→ **What you need to do**: With pictures left out, retype the lines from the start of the records through the one that contains "Deviled Eggs With".

→ **Dataset records**:
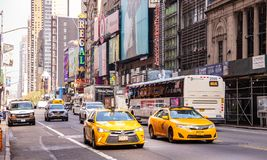 New York, streets. High buildings, colorful neon lights, cars and cabs. USA, New York, Manhattan streets. May 2, 2019. Skyscrapers, colorful neon signs and ads royalty free stock photography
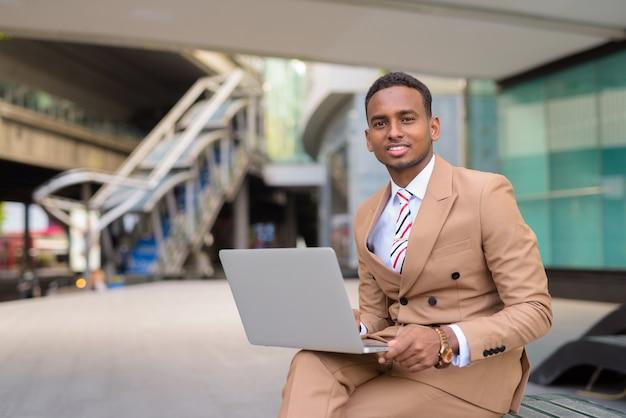 Glücklicher junger hübscher afrikanischer geschäftsmann, der laptop beim sitzen in der stadt im freien verwendet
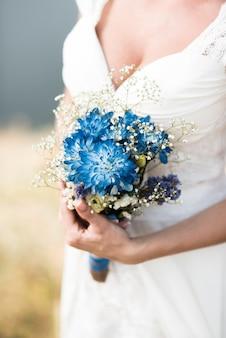 De bruid houdt een bruidsboeket vast met blauwe bloemen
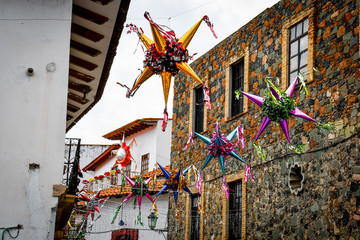 Pinatas as Christmas decorations in the alleys of the historic center of Taxco Mexico.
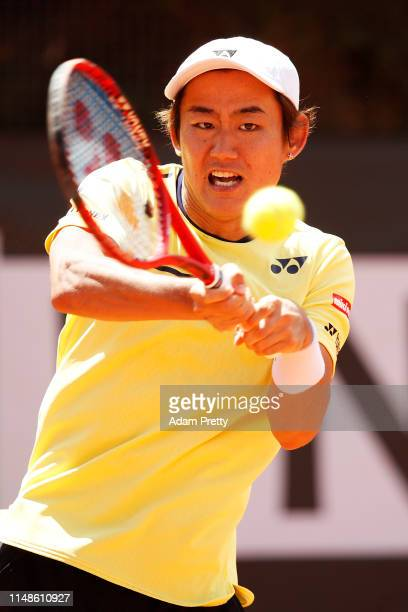 Yoshihito Nishioka of Japan hits a backhand during his match against Damir Dzumhur of Bosnia and Herzegovina on day 1 of the Internazionali BNL...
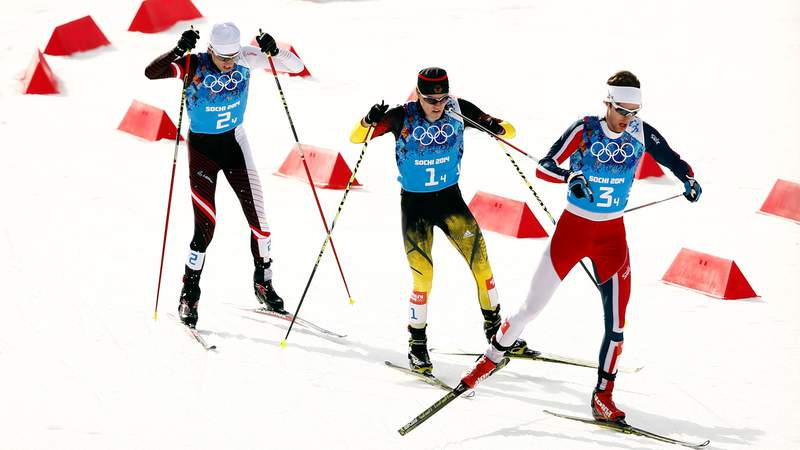 Feb 20, 2014; Krasnaya Polyana, RUSSIA; Joergen Graabak (NOR, right) Fabian Riessle (GER, center), and Mario Stecher (AUT, left) compete at the finish line in nordic combined team gundersen LH / 4x5 km during the Sochi 2014 Olympic Winter Games at RusSki Gorki Ski Jumping Center.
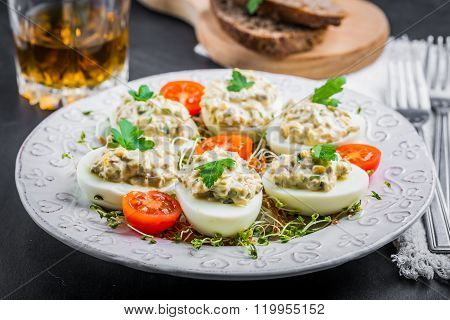 Deviled Eggs With Mushrooms, Mayonnaise And Cherry Tomatoes On Cress Sprouts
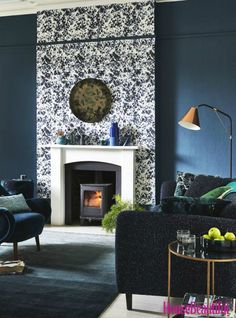 In this living room, white highlights the chimney breast and fireplace, making them the stars of the show. The speckled feature wall complements the navy blue walls to create a cosy setting, whilst the copper floor lamp adds a contemporary touch. Blue And Copper Living Room, Navy Living Rooms, Living Room Green, My Living Room, Blue Feature Wall Living Room, Feature Wallpaper Living Room, Cosy Living Room Decor, Navy And White Living Room, Feature Walls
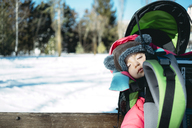 France, Osseja, cute baby girl sleeping in a kid carrier backpack on a bench in a snowy park - GEMF01881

→ **Written solution**:
 New York, streets. High buildings, colorful neon lights, cars and cabs. USA, New York, Manhattan streets. May 2, 2019. Skyscrapers, colorful neon signs and ads royalty free stock photography
 Glücklicher junger hübscher afrikanischer geschäftsmann, der laptop beim sitzen in der stadt im freien verwendet
 De bruid houdt een bruidsboeket vast met blauwe bloemen
 Pinatas as Christmas decorations in the alleys of the historic center of Taxco Mexico.
 Yoshihito Nishioka of Japan hits a backhand during his match against Damir Dzumhur of Bosnia and Herzegovina on day 1 of the Internazionali BNL...
 Feb 20, 2014; Krasnaya Polyana, RUSSIA; Joergen Graabak (NOR, right) Fabian Riessle (GER, center), and Mario Stecher (AUT, left) compete at the finish line in nordic combined team gundersen LH / 4x5 km during the Sochi 2014 Olympic Winter Games at RusSki Gorki Ski Jumping Center.
 Deviled Eggs With Mushrooms, Mayonnaise And Cherry Tomatoes On Cress Sprouts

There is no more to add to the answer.